» **GOAL**:
Rewrite every line of the items below as one numbered list, leaving out the blank lines.
-- -- --
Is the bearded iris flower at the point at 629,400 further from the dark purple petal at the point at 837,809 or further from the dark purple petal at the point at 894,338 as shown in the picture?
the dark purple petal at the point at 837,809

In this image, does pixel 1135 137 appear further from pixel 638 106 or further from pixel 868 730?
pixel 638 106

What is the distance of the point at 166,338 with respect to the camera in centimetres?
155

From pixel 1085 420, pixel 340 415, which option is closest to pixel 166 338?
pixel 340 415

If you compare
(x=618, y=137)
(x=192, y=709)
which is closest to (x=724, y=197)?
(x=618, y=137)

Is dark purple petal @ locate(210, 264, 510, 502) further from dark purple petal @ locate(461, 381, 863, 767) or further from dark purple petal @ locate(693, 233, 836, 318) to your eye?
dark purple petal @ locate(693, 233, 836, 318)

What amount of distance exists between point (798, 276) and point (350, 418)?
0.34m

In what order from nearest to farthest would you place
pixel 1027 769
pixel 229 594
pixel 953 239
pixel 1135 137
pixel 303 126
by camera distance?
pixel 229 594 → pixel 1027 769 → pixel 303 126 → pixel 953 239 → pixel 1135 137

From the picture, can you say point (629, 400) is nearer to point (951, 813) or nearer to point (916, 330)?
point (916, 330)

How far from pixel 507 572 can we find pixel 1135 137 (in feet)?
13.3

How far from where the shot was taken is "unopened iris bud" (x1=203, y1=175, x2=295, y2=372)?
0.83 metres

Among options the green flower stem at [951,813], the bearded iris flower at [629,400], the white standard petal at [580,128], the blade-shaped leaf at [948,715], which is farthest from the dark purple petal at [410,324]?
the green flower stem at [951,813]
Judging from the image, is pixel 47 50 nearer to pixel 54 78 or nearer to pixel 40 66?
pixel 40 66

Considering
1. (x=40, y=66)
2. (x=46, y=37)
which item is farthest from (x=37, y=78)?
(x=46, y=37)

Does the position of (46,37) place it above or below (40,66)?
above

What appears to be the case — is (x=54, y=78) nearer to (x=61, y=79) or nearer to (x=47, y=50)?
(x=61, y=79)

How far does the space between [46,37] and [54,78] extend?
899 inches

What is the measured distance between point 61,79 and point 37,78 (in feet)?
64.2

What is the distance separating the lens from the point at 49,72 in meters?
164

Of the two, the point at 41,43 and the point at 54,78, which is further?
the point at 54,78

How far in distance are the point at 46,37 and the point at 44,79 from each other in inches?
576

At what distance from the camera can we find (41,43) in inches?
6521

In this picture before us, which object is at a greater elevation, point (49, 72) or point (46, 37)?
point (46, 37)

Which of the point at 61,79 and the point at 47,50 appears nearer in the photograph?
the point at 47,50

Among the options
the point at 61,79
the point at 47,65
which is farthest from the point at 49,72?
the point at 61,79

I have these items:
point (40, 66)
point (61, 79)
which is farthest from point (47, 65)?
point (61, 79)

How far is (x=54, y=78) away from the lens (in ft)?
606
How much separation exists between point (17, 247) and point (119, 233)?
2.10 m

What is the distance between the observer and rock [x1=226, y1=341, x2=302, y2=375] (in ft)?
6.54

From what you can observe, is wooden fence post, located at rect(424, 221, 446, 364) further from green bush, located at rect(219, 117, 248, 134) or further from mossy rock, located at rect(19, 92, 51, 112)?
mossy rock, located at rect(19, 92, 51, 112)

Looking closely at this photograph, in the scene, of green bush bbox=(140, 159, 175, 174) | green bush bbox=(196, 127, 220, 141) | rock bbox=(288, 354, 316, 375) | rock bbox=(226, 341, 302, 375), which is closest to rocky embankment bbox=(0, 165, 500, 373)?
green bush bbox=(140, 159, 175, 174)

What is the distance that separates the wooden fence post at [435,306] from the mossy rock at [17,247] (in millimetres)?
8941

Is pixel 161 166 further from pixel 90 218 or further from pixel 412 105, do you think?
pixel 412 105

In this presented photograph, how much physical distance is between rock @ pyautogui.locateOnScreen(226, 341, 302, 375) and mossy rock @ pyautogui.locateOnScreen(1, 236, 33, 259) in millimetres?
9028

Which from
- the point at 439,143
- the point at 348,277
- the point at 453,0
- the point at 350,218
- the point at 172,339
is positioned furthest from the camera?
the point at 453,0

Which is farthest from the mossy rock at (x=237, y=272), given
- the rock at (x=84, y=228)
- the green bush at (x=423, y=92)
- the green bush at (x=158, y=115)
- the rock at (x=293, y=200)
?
-- -- --
» **ANSWER**:
1. Is the bearded iris flower at the point at 629,400 further from the dark purple petal at the point at 837,809 or further from the dark purple petal at the point at 894,338 as shown in the picture?
2. the dark purple petal at the point at 837,809
3. In this image, does pixel 1135 137 appear further from pixel 638 106 or further from pixel 868 730?
4. pixel 638 106
5. What is the distance of the point at 166,338 with respect to the camera in centimetres?
6. 155
7. From pixel 1085 420, pixel 340 415, which option is closest to pixel 166 338?
8. pixel 340 415
9. If you compare
10. (x=618, y=137)
11. (x=192, y=709)
12. which is closest to (x=724, y=197)?
13. (x=618, y=137)
14. Is dark purple petal @ locate(210, 264, 510, 502) further from dark purple petal @ locate(461, 381, 863, 767) or further from dark purple petal @ locate(693, 233, 836, 318) to your eye?
15. dark purple petal @ locate(693, 233, 836, 318)
16. What amount of distance exists between point (798, 276) and point (350, 418)?
17. 0.34m
18. In what order from nearest to farthest would you place
19. pixel 1027 769
20. pixel 229 594
21. pixel 953 239
22. pixel 1135 137
23. pixel 303 126
24. by camera distance?
25. pixel 229 594 → pixel 1027 769 → pixel 303 126 → pixel 953 239 → pixel 1135 137
26. From the picture, can you say point (629, 400) is nearer to point (951, 813) or nearer to point (916, 330)?
27. point (916, 330)
28. How far from pixel 507 572 can we find pixel 1135 137 (in feet)?
29. 13.3
30. How far from where the shot was taken is "unopened iris bud" (x1=203, y1=175, x2=295, y2=372)?
31. 0.83 metres
32. Among options the green flower stem at [951,813], the bearded iris flower at [629,400], the white standard petal at [580,128], the blade-shaped leaf at [948,715], which is farthest from the dark purple petal at [410,324]?
33. the green flower stem at [951,813]
34. Judging from the image, is pixel 47 50 nearer to pixel 54 78 or nearer to pixel 40 66?
35. pixel 40 66
36. Considering
37. 1. (x=40, y=66)
38. 2. (x=46, y=37)
39. which item is farthest from (x=37, y=78)?
40. (x=46, y=37)
41. Does the position of (46,37) place it above or below (40,66)?
42. above
43. What appears to be the case — is (x=54, y=78) nearer to (x=61, y=79) or nearer to (x=47, y=50)?
44. (x=61, y=79)
45. How far does the space between [46,37] and [54,78] extend?
46. 899 inches
47. What is the measured distance between point 61,79 and point 37,78 (in feet)?
48. 64.2
49. What is the distance separating the lens from the point at 49,72 in meters?
50. 164
51. Of the two, the point at 41,43 and the point at 54,78, which is further?
52. the point at 54,78
53. How far in distance are the point at 46,37 and the point at 44,79 from each other in inches?
54. 576
55. At what distance from the camera can we find (41,43) in inches?
56. 6521
57. In this picture before us, which object is at a greater elevation, point (49, 72) or point (46, 37)?
58. point (46, 37)
59. Which of the point at 61,79 and the point at 47,50 appears nearer in the photograph?
60. the point at 47,50
61. Among the options
62. the point at 61,79
63. the point at 47,65
64. which is farthest from the point at 49,72?
65. the point at 61,79
66. I have these items:
67. point (40, 66)
68. point (61, 79)
69. which is farthest from point (47, 65)?
70. point (61, 79)
71. How far is (x=54, y=78) away from the lens (in ft)?
72. 606
73. How much separation exists between point (17, 247) and point (119, 233)?
74. 2.10 m
75. What is the distance between the observer and rock [x1=226, y1=341, x2=302, y2=375] (in ft)?
76. 6.54
77. From what you can observe, is wooden fence post, located at rect(424, 221, 446, 364) further from green bush, located at rect(219, 117, 248, 134) or further from mossy rock, located at rect(19, 92, 51, 112)?
78. mossy rock, located at rect(19, 92, 51, 112)
79. Looking closely at this photograph, in the scene, of green bush bbox=(140, 159, 175, 174) | green bush bbox=(196, 127, 220, 141) | rock bbox=(288, 354, 316, 375) | rock bbox=(226, 341, 302, 375), which is closest to rocky embankment bbox=(0, 165, 500, 373)?
80. green bush bbox=(140, 159, 175, 174)
81. What is the distance that separates the wooden fence post at [435,306] from the mossy rock at [17,247] (in millimetres)?
82. 8941
83. Is pixel 161 166 further from pixel 90 218 or further from pixel 412 105, do you think?
84. pixel 412 105
85. In this presented photograph, how much physical distance is between rock @ pyautogui.locateOnScreen(226, 341, 302, 375) and mossy rock @ pyautogui.locateOnScreen(1, 236, 33, 259) in millimetres?
86. 9028
87. Which from
88. - the point at 439,143
89. - the point at 348,277
90. - the point at 453,0
91. - the point at 350,218
92. - the point at 172,339
93. is positioned furthest from the camera?
94. the point at 453,0
95. Which is farthest from the mossy rock at (x=237, y=272), given
96. - the rock at (x=84, y=228)
97. - the green bush at (x=423, y=92)
98. - the green bush at (x=158, y=115)
99. - the rock at (x=293, y=200)
100. ?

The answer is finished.